Like trusted mechanics, financial advisors hold a uniquely important place in their clients’ lives. They can build a trusting relationship, examine accounts and spending habits, and make recommendations for better financial performance. By adopting a six-step financial planning process (recommended by the CFP Board and FPSB) you can set your customers on smoother path. But if a client doesn’t have confidence in your abilities or decides not to follow your instructions, that beautiful sports car could be headed for the junkyard.
There’s no wrench or jack involved, but asking a customer to reveal their financial situation can be as unnerving as watching your mechanic pop the hood for the first time. What will they find under there?
Clients need to trust that you are knowledgeable. What advice do they need to achieve their financial goals? It could be small adjustments in their spending habits or a total financial overhaul. Your client needs to trust your recommendation for a new transmission, when they expected a routine oil change.
Consumers have countless options for investing and planning. They choose to work with you because they’re confident in your abilities.
Asking Grandpa to listen to the strange noise your engine is making is vastly different from taking your car to the established mechanic with years of strong reviews. As you’re collecting pertinent information, a digital-first approach can save you and your client valuable time and effort.
Your mechanic emerges from under the car and lets out a whistle. Is everything in working order? Or should you have been filling up the gas tank with 93 octane all these years?

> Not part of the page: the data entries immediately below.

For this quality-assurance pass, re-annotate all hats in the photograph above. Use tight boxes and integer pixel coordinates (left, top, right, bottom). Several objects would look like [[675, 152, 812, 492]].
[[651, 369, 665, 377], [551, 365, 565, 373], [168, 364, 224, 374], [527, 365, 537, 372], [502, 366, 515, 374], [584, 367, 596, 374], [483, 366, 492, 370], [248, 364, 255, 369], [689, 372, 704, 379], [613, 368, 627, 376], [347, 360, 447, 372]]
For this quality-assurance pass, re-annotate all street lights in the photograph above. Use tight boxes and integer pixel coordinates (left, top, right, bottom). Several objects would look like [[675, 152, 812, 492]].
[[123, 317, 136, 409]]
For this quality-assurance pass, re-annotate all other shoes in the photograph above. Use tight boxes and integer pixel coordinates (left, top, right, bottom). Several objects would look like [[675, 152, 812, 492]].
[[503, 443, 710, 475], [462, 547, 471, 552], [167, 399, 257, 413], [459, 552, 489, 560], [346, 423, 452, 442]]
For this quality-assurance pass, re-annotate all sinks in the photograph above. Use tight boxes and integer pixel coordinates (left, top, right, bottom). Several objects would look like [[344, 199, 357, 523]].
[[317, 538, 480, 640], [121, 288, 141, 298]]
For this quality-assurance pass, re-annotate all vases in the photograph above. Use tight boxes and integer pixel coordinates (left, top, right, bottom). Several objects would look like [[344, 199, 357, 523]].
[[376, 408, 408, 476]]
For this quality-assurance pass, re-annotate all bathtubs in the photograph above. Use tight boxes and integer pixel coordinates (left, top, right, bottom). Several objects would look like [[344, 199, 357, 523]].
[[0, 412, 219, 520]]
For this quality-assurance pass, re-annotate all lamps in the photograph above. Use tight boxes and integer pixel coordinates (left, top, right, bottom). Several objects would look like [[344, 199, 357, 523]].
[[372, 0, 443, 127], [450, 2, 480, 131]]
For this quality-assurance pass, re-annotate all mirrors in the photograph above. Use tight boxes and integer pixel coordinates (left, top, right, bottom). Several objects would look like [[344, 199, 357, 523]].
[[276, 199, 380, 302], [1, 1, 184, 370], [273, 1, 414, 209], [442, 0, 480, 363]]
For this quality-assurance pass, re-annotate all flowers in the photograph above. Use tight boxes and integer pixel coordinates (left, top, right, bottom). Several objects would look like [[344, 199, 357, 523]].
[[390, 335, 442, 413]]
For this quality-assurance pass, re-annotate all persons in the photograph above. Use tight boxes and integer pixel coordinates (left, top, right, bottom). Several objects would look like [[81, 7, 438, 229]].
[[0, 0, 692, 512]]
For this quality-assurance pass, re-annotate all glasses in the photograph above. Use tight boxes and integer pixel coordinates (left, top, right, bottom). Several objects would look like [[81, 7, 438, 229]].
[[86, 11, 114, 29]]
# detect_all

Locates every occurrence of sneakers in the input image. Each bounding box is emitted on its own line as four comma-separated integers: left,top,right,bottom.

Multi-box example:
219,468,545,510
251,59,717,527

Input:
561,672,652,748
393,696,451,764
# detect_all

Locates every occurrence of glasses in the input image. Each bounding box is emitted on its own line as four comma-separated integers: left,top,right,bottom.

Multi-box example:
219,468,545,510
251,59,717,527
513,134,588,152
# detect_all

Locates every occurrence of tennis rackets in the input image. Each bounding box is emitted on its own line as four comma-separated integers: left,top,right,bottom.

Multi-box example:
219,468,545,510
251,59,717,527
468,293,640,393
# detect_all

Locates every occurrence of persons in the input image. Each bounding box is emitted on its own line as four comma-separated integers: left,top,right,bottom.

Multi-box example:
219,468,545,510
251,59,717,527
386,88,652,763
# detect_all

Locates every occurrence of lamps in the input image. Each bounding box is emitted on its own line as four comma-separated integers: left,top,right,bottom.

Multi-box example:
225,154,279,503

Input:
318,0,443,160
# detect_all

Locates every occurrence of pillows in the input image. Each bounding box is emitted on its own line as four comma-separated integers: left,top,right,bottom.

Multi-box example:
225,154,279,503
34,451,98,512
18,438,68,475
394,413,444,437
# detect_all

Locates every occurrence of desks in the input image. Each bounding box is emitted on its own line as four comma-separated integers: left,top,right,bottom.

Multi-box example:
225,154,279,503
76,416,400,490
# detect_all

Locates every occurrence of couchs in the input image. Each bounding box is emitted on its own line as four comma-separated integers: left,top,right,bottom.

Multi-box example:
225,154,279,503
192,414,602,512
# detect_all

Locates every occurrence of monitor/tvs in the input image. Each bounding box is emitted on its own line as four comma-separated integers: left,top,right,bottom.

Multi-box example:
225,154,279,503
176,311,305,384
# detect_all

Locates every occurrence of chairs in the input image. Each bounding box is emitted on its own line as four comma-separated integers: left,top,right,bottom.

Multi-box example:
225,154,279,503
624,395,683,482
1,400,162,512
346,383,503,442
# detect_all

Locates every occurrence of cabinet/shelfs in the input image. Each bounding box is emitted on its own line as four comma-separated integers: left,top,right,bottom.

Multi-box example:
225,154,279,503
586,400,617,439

Advisors need to look at the total picture to make realistic recommendations. Here’s where your customers’ confidence in you really matters. They need to know you understand what you see.
“Well, there’s good news and bad news.” Does any statement inspire such a contradictory reaction? The bad news: Your car needs quite a bit of work (grimace). The good news: It can be fixed quickly and affordably (whew!).
True change begins with developing recommendations and presenting them to the client. Your customer has learned to trust your expertise, watched you thoroughly examine their financial picture, and eagerly awaited your guidance. For a better chance of adoption, the recommendations should balance the real with the ideal, and allow the client to keep their options open.
Map out a realistic path forward. Remember those nagging thoughts you had about using better quality gasoline? It wasn’t just marketing hype. Now you know what you need to do for the future. Clear instructions can keep your car on the road for a few more years.
As an advisor, you may be equipped to implement all your recommendations. Or you might refer clients to a trusted network of professionals like a CPA, attorney, or insurance agent. Assigned actions need to be clear and carry manageable timelines.
Does your mechanic send you a postcard every six months, reminding you the car is due for a tune-up? There’s a reason these arrive year after year. The shop knows that regular follow up and communication ensures a better chance of you following their recommendations.
Your client may prefer frequent in-person communication, or an annual phone call to make sure things are progressing as anticipated. No matter what you and your customer agree on, it’s important to keep that line of communication open and the feedback loop strong.
By now your client’s financial future, like their dream car, should be humming along beautifully. Following these six steps can keep your customer on the road to making fewer pit stops and more cruising in the fast lane.